### EXCERPTED DATA

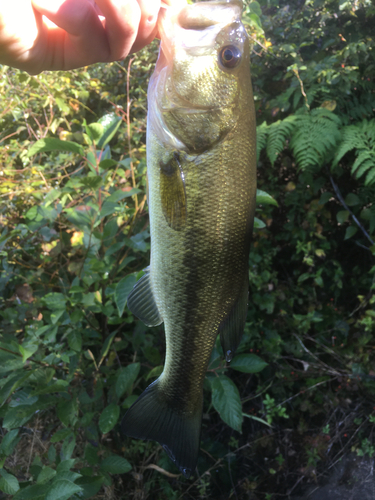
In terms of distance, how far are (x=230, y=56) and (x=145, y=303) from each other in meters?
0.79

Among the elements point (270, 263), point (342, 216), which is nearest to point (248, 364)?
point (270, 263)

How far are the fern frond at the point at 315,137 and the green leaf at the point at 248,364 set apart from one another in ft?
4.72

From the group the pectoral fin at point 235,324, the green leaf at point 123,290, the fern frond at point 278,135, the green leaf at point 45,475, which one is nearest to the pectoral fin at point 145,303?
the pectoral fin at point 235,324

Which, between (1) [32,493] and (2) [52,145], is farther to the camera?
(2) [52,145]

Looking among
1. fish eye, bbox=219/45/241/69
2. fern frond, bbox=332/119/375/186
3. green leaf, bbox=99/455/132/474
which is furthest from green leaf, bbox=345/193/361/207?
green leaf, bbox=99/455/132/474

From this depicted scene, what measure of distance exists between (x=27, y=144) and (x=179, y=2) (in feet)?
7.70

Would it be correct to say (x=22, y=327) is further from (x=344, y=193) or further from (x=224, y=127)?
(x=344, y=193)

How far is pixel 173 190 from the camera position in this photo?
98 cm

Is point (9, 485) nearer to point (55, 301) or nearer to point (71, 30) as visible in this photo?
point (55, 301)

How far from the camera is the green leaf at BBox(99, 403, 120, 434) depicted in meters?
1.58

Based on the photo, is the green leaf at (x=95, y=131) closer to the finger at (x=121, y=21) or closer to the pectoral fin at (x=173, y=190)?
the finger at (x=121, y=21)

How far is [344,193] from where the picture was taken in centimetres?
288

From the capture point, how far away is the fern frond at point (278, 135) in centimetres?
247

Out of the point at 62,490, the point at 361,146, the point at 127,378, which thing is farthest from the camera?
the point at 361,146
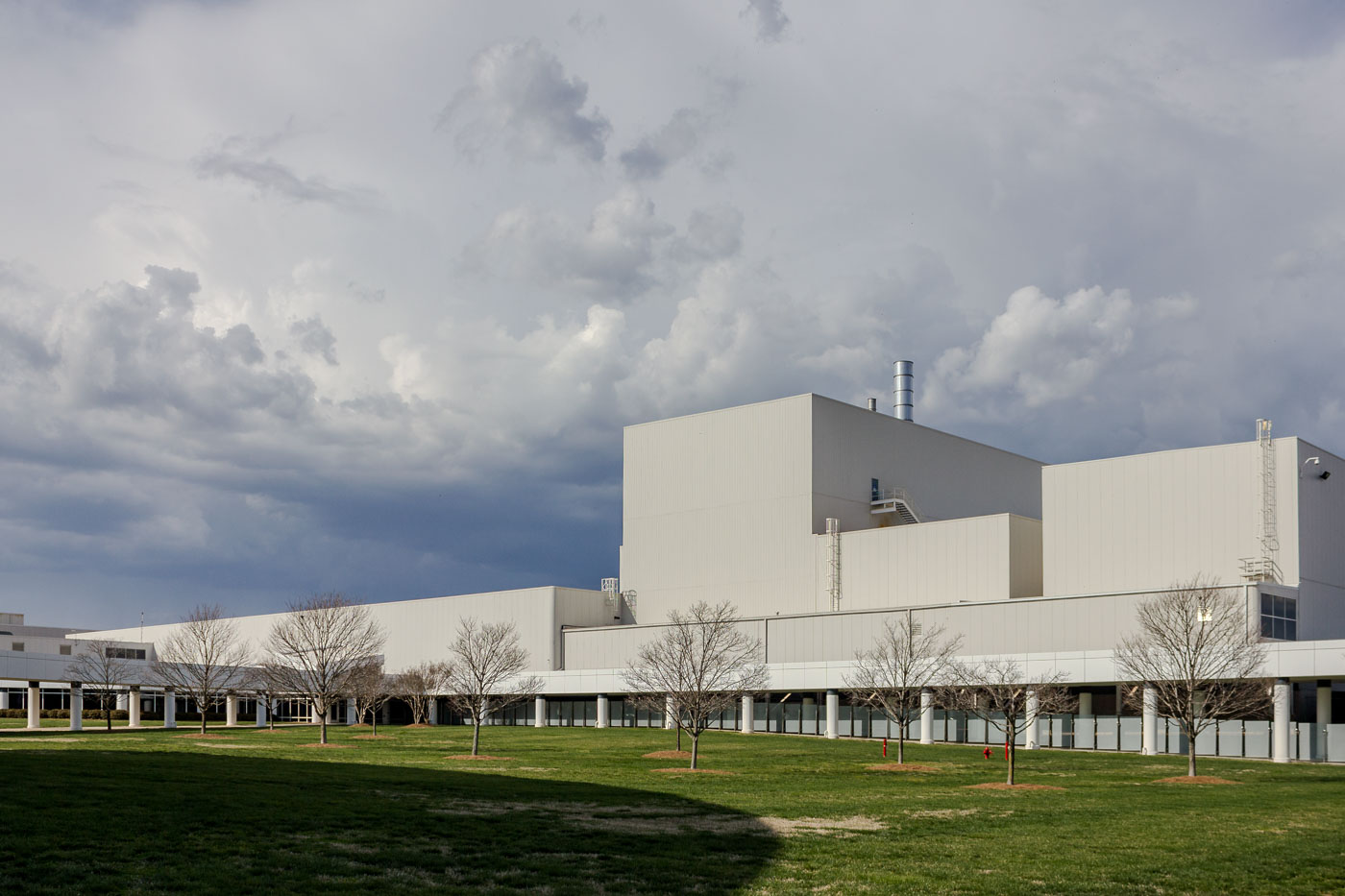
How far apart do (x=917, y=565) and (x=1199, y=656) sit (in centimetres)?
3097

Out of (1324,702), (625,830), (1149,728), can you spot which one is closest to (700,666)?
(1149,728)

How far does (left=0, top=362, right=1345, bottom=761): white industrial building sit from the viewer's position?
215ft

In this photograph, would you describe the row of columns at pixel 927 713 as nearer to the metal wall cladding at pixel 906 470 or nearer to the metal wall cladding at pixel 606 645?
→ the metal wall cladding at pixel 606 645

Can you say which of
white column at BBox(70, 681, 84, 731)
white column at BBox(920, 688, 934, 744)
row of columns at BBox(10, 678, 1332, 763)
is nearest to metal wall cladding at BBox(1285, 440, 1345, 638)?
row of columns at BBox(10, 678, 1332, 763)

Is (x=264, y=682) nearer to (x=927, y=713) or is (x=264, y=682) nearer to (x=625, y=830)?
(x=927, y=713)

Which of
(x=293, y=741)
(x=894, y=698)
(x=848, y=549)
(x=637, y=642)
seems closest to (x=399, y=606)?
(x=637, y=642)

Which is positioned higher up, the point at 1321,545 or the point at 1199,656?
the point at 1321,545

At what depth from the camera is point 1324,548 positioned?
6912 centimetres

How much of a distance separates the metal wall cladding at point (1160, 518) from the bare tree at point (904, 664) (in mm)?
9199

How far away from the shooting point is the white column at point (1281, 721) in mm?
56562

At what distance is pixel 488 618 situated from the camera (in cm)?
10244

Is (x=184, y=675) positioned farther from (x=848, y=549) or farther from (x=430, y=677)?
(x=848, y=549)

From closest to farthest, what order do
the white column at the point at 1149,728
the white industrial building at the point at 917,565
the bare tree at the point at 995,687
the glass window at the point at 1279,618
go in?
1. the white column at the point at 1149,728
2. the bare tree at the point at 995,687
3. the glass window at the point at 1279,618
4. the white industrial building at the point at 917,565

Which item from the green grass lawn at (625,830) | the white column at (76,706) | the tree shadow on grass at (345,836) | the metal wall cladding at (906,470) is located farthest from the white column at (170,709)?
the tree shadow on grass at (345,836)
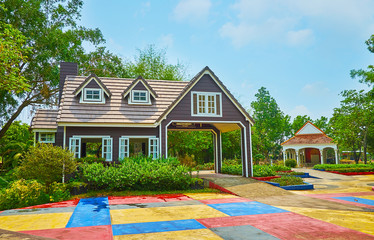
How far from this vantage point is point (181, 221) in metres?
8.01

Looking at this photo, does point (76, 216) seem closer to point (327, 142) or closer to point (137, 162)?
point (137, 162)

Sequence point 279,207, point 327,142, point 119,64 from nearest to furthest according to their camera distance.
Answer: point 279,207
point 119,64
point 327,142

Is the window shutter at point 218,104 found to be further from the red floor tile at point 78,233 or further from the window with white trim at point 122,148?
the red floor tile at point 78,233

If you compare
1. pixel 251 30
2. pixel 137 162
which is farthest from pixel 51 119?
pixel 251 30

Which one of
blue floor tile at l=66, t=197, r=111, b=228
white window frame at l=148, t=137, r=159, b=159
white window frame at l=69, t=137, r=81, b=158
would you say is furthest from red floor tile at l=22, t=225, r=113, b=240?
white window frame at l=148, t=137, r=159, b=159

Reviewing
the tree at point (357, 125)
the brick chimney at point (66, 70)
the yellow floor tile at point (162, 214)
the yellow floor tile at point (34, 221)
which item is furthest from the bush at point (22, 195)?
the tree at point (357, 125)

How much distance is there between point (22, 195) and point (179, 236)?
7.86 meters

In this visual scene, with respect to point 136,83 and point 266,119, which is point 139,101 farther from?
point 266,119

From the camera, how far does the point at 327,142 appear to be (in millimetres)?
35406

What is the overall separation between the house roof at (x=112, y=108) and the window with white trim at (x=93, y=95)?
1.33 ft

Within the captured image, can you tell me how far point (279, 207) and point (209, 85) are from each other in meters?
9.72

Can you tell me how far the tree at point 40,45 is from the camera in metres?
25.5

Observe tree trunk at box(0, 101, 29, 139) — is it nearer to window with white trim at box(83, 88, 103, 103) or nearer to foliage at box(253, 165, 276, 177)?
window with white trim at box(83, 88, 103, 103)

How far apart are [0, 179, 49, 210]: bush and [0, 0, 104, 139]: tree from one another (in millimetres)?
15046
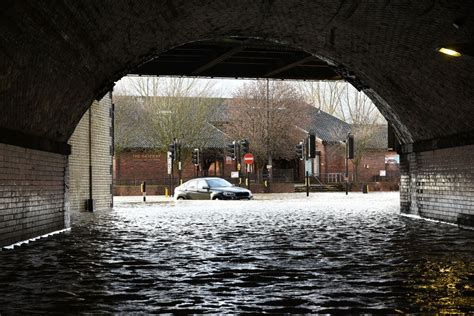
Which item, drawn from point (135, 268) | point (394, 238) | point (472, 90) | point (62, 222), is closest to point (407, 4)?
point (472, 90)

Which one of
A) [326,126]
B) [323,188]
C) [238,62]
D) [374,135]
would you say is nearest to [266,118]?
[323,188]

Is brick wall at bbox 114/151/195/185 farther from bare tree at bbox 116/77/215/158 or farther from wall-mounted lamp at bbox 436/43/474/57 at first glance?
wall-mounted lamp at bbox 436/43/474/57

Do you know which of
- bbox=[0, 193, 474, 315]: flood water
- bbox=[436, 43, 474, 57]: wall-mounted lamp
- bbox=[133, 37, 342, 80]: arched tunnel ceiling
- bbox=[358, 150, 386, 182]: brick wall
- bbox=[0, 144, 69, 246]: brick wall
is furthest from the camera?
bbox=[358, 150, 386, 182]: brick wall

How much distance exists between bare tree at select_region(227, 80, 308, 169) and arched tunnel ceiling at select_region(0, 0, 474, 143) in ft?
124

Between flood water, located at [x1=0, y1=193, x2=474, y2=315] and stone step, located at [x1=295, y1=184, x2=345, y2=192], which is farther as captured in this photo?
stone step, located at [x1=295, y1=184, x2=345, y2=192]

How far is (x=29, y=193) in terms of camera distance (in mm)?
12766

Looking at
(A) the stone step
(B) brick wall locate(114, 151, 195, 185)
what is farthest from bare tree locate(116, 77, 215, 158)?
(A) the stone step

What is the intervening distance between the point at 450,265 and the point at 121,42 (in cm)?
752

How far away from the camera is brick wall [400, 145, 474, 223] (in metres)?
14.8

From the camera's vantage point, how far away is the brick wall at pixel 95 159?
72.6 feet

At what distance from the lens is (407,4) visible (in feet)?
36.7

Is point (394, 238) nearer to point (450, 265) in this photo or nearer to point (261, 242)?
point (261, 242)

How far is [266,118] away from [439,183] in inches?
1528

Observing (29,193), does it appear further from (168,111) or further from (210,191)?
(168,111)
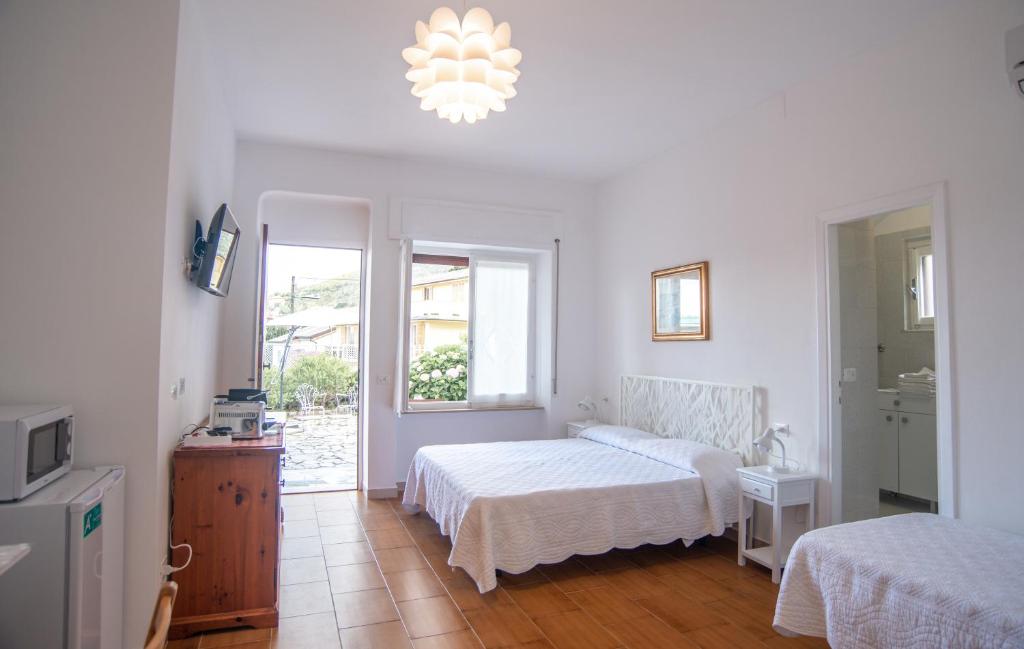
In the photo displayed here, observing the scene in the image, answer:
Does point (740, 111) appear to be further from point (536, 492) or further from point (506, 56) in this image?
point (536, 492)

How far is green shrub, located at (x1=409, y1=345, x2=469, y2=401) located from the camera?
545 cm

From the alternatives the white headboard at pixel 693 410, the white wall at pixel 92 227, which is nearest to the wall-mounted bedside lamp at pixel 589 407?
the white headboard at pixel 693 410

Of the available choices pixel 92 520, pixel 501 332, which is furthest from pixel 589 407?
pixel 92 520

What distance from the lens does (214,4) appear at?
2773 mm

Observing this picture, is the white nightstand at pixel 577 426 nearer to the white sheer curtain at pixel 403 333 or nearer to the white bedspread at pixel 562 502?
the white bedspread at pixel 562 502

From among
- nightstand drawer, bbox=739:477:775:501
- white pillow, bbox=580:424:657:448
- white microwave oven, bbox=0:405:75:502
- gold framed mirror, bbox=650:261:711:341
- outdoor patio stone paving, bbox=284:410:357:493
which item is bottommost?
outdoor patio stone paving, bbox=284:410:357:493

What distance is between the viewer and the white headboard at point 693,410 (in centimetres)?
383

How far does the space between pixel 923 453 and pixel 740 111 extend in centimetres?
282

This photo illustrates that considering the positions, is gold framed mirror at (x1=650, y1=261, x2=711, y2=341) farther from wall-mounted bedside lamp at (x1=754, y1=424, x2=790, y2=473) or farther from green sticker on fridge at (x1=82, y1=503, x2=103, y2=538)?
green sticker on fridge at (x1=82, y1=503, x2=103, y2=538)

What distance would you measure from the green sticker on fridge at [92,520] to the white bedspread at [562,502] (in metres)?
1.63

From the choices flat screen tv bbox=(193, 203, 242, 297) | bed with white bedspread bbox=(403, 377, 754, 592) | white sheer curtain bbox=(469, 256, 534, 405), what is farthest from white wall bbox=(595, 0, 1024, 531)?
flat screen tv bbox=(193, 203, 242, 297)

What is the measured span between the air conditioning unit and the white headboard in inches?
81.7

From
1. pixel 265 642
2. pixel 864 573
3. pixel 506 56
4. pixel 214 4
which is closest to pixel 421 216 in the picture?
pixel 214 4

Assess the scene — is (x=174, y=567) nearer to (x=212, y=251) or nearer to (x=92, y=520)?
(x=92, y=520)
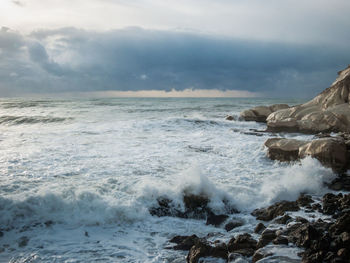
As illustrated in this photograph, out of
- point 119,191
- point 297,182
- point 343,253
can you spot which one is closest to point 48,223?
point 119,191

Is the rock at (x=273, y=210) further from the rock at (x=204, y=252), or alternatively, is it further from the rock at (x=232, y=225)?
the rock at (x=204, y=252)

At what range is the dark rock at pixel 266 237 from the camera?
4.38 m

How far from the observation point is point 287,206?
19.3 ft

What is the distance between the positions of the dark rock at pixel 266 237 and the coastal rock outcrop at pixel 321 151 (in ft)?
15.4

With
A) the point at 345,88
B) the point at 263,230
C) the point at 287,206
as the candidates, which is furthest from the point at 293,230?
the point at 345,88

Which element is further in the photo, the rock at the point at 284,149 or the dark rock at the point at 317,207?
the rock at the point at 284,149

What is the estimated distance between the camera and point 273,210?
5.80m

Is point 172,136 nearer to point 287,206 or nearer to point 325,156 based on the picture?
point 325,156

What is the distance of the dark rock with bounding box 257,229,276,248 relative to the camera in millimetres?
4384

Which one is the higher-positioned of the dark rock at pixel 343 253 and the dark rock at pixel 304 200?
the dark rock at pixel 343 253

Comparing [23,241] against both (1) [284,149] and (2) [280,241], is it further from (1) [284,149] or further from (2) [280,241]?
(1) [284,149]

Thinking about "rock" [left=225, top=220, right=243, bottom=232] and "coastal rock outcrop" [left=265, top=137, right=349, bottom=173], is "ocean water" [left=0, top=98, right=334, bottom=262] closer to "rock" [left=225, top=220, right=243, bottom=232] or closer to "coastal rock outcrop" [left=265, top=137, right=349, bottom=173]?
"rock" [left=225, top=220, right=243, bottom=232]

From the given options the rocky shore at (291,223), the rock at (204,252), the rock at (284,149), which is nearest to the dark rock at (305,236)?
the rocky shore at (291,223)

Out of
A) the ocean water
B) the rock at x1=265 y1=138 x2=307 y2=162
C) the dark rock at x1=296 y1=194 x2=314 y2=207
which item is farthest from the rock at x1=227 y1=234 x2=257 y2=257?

### WHAT YOU HAVE TO DO
List every line above that contains the word "headboard".

### RESULT FOR THIS TASK
From the alternatives the white headboard at pixel 693 410, the white wall at pixel 92 227, which is nearest to the wall-mounted bedside lamp at pixel 589 407?
the white headboard at pixel 693 410
What distance is between the viewer and the white headboard at point 693,410 (in centimetres)?
What is the measured span between the air conditioning unit and the white headboard in inches?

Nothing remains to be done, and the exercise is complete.